Durante
nuestra reciente visita a las obras de restauración de la catedral de
Albarracín, pudimos ver un escudo con
las armas de la familia Borja. El “hallazgo” tenía sentido ya que al frente de
esta diócesis, entonces unida a la de Segorbe, hubo nada menos que cuatro obispos pertenecientes a dicha familia.
El
primer de ellos fue D. Luis Juan de
Milán y Borja, hijo de barón de Massalavés, D. Juan de Milán, y de Catalina
de Borja, hermana del papa Calixto III, el primer Papa Borja.
Luis
Juan había cursado los estudios de Derecho Canónico en la Universidad de
Colonia, ocupando plaza de canónigo en la colegiata de su ciudad natal, Játiva.
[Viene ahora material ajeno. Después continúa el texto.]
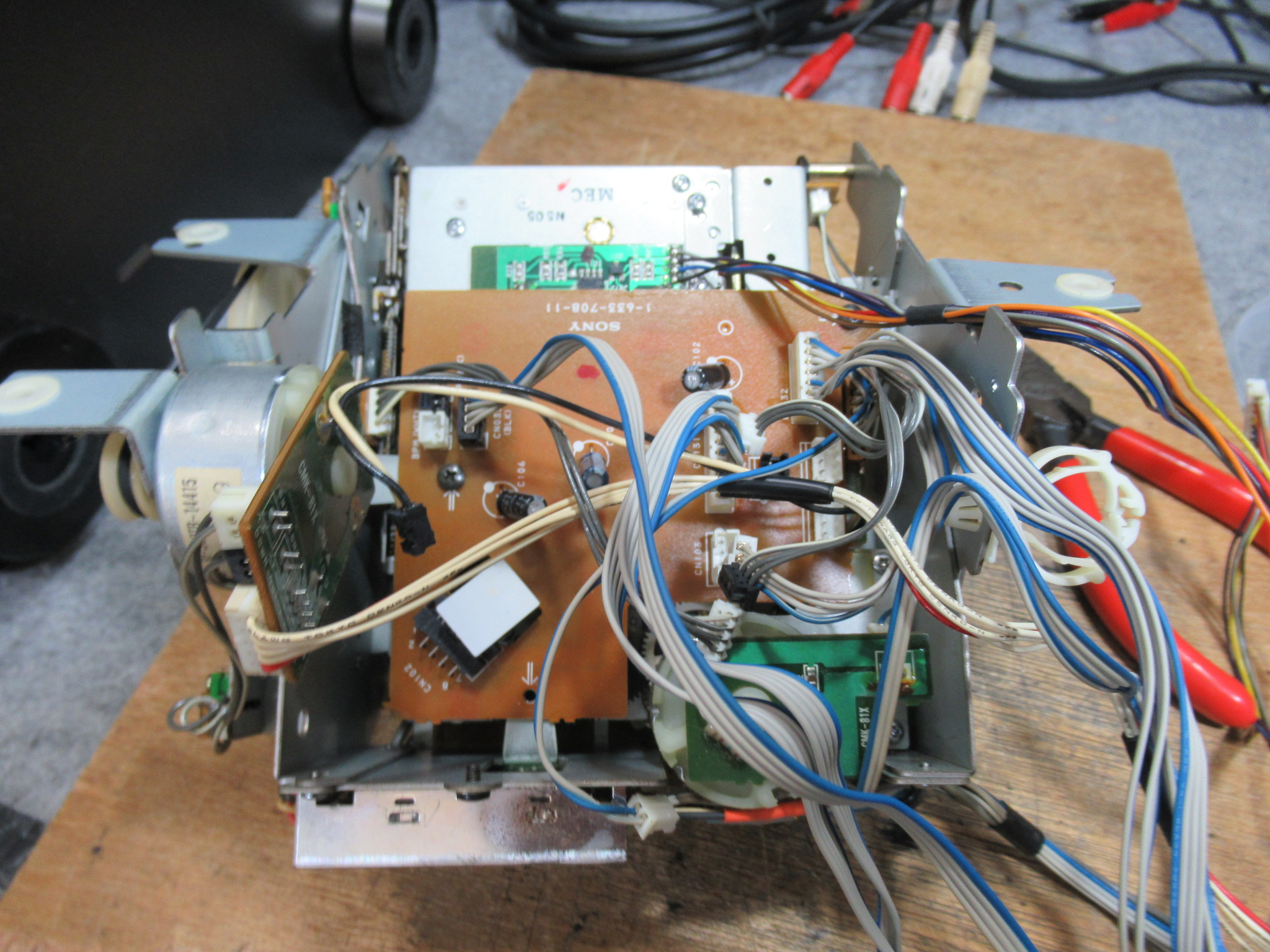 SONY DTC-55ES – Audiolife － Enjoy your audio life!!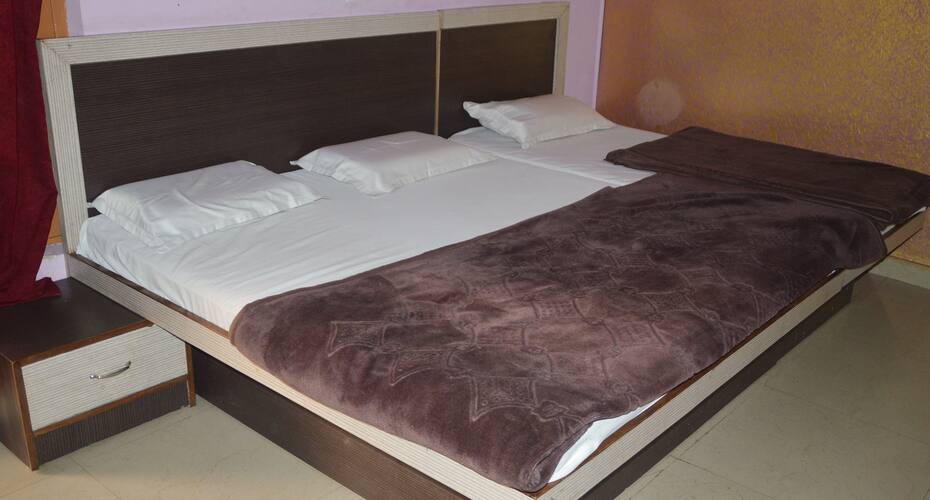 Hotel New India Pride, Jammu 1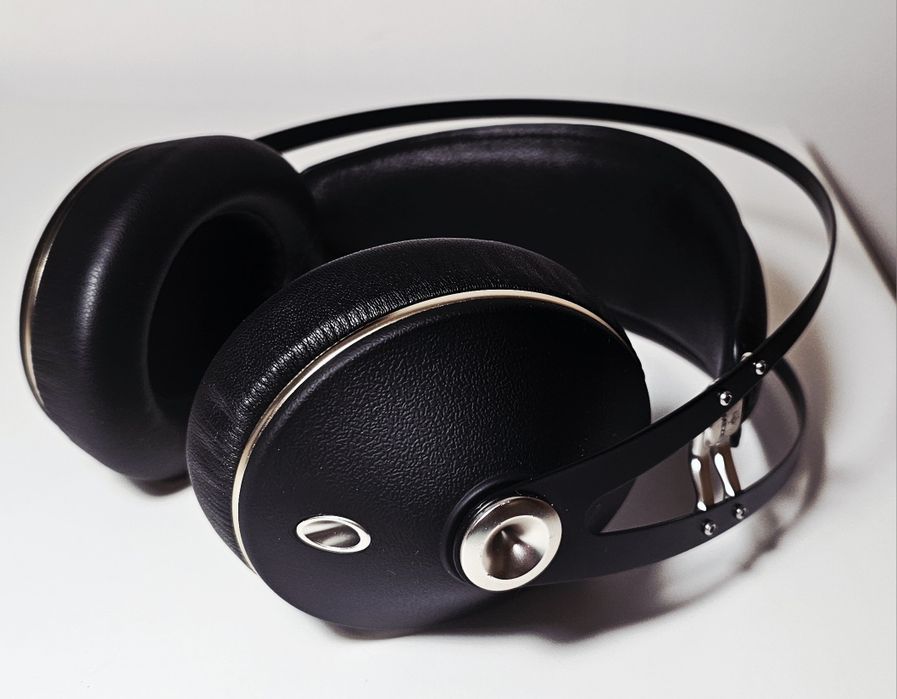 Casti audio Meze 99 Neo cu Boom Mic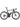 TREK MADONE SLR 7 SRAM FORCE AXS Gen 8 matte deep smoke plento dviratis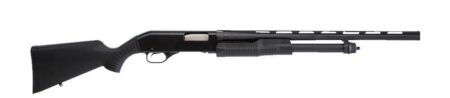 SAVAGE ARMS 320 FIELD 20/22 BL/SYN 3" CMPT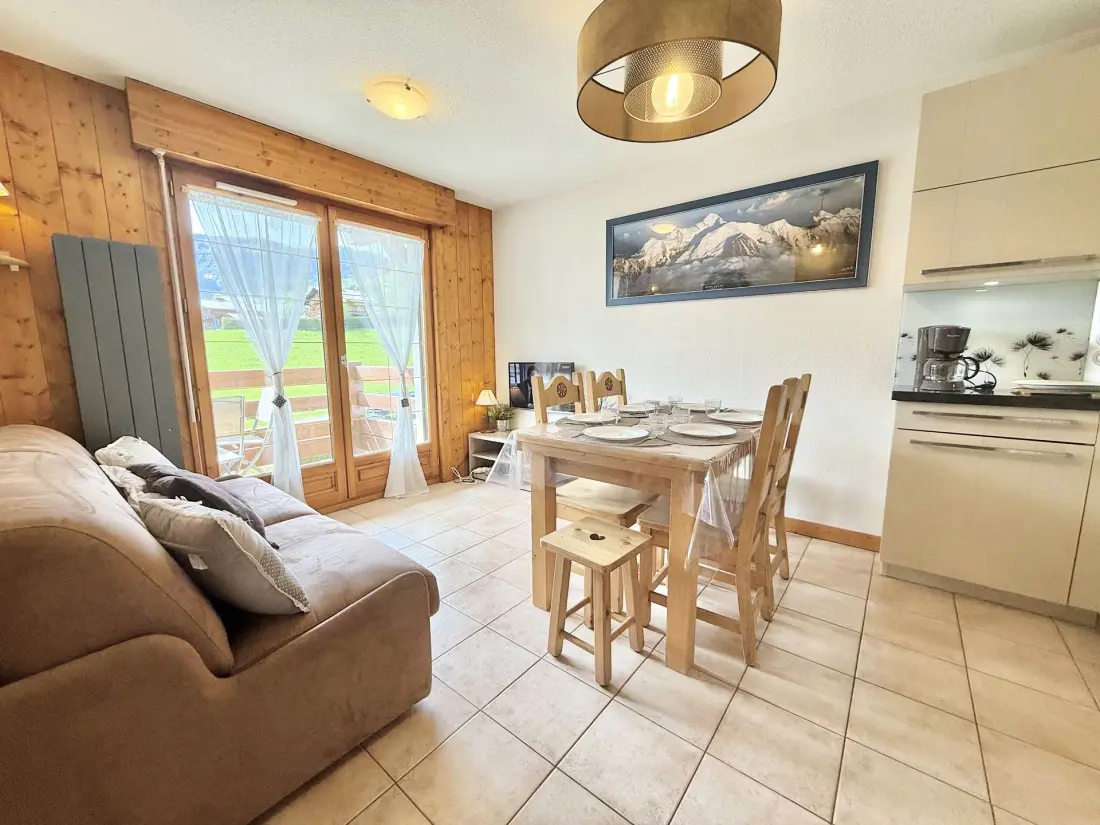 Residence Chamois D'or
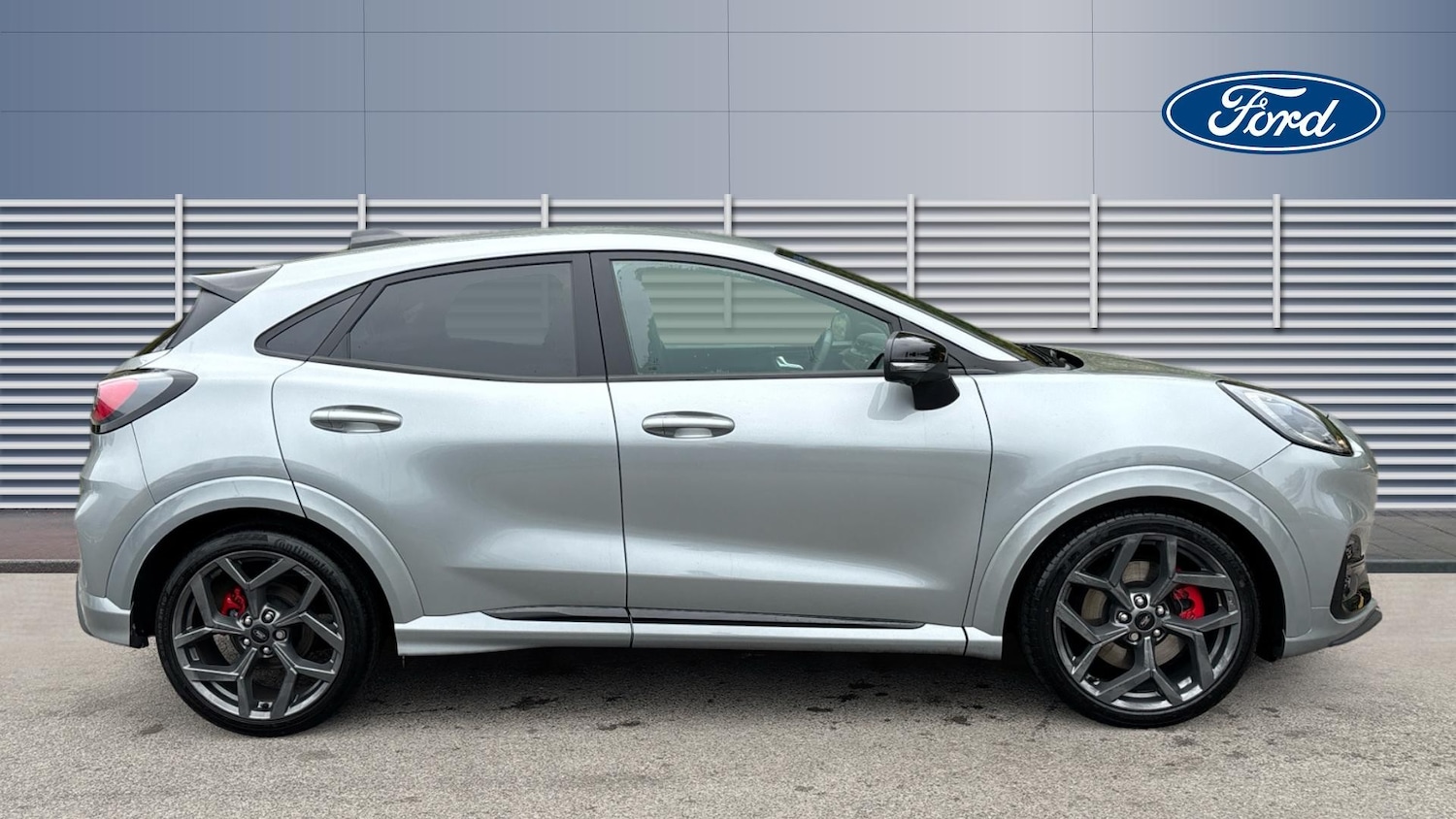 Used Ford Puma 2024 for sale - 76299257: Photo 5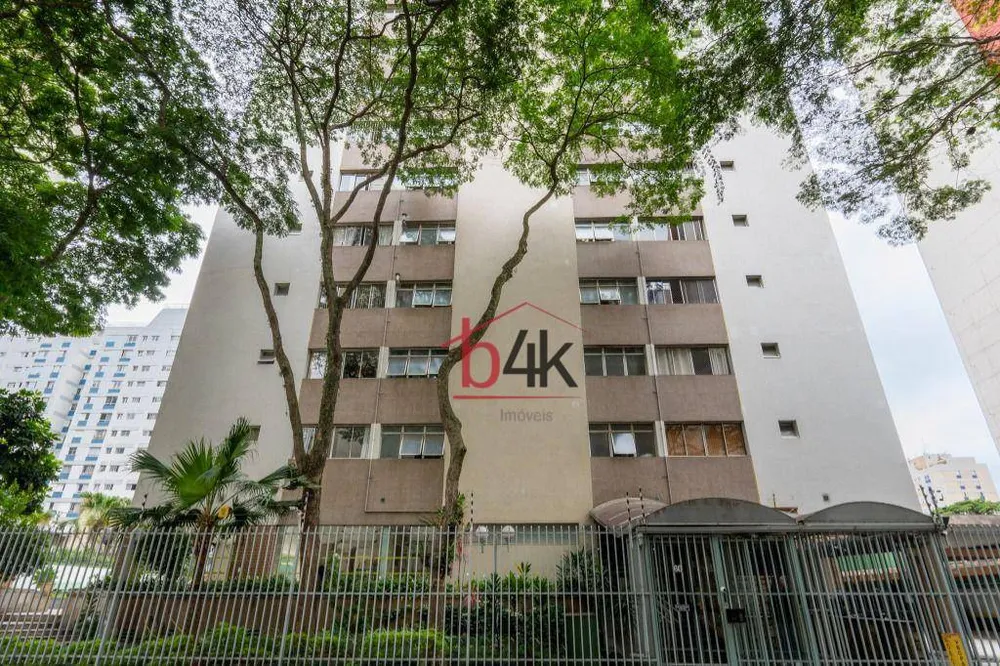 Apartamento, 2 quartos, 74 m² - Foto 20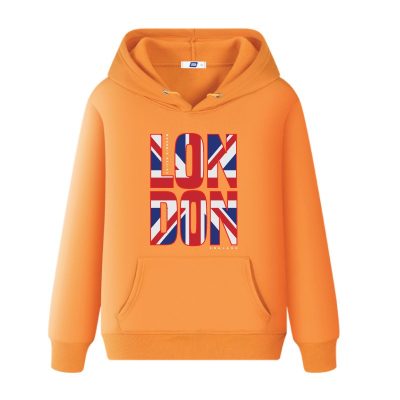 Áo Hoodie Wash Big Size Nam Size từ 50KG -135KG Navy BSX1433W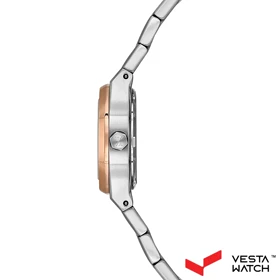 ساعت مچی زنانه میلانو اکسچنج MilanoXchange مدل MXL55002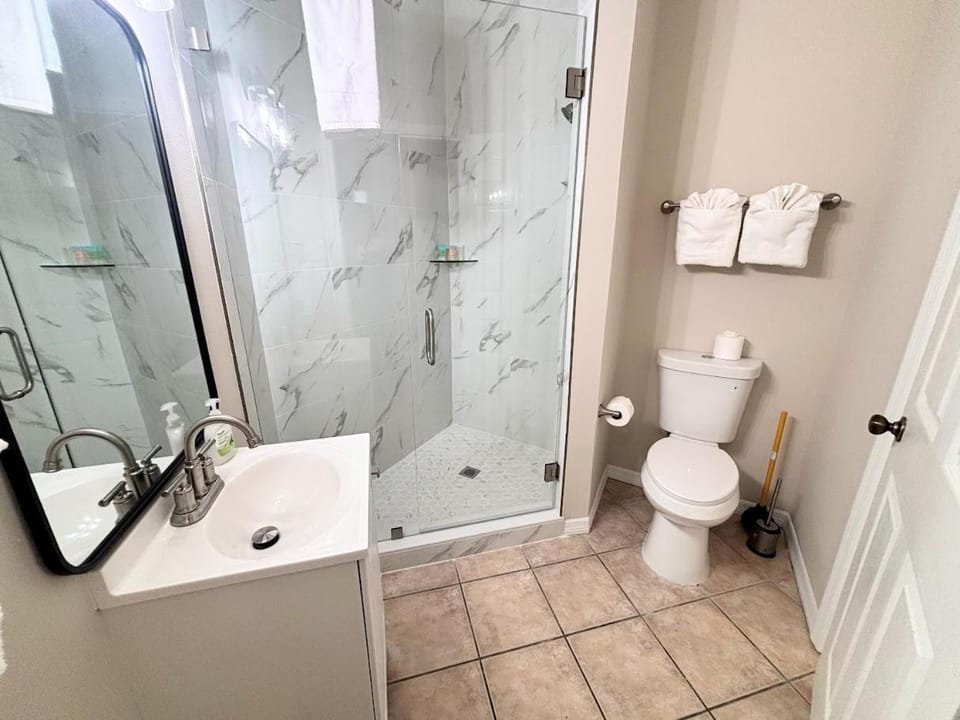 Right Direction Rentals 1 Bedroom Villa 9955 Villa in Port Saint Lucie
En 1453, fue nombrado obispo de Segorbe y Administrador de Albarracín. En 1456,
su tío lo creo cardenal, con el título de los Cuatro Santos Coronados,
desempeñando diversos cometidos en la Corte pontificia. En 1464, regresó a
España donde cinco años antes había sido nombrado obispo de Lérida y, aunque
vivió hasta 1510, su actividad pública fue muy limitada.
El
segundo de los Borja que ocuparon esta sede fue Bartolomé Martí o Martín, también nacido en Játiva. Fue mayordomo
del cardenal Rodrigo de Borja, futuro Alejandro VI. Nombrado obispo de Segorbe
y Albarracín en 1473, su toma de posesión se pospuso hasta 1478, por
divergencias en el seno de la propia familia. Ocupó destacados puestos en la
Corte papal, donde residió durante toda su vida. Fue Canciller, Mayordomo del
Palacio Apostólico y Maestro de la Capilla Papal. Fue creado cardenal en 1496,
en un consistorio en el que todos los nuevos cardenales pertenecían a la
familia Borja. Llegó a ser Camarlengo del Sacro Colegio Cardenalicio y falleció
en 1500, siendo enterrado en la basílica de San Pedro. Ocupó la sede de Albarracín
hasta 1498, renunciando a ella con la condición de volver a desempeñarla al quedarse
vacante. Así sucedió un año después, por lo que volvió a ser obispo de esta diócesis
a la que renunció, en 1500, en favor de su sobrino Gilaberto Martí o Martin.
El
tercero de los Borja, este Gilaberto, había nacido en Alcira en cuyo monasterio
jerónimo profesó en 1490. Fue nombrado obispo, merced la gestión de su tio y
predecesor, en los últimos días del pontificado de Alejandro VI, ocupando la
sede hasta su muerte en Valencia, en 1530. Fue enterrado en Segorbe, donde
había mandado edificar su catedral, aunque también mejoró la de Albarracín.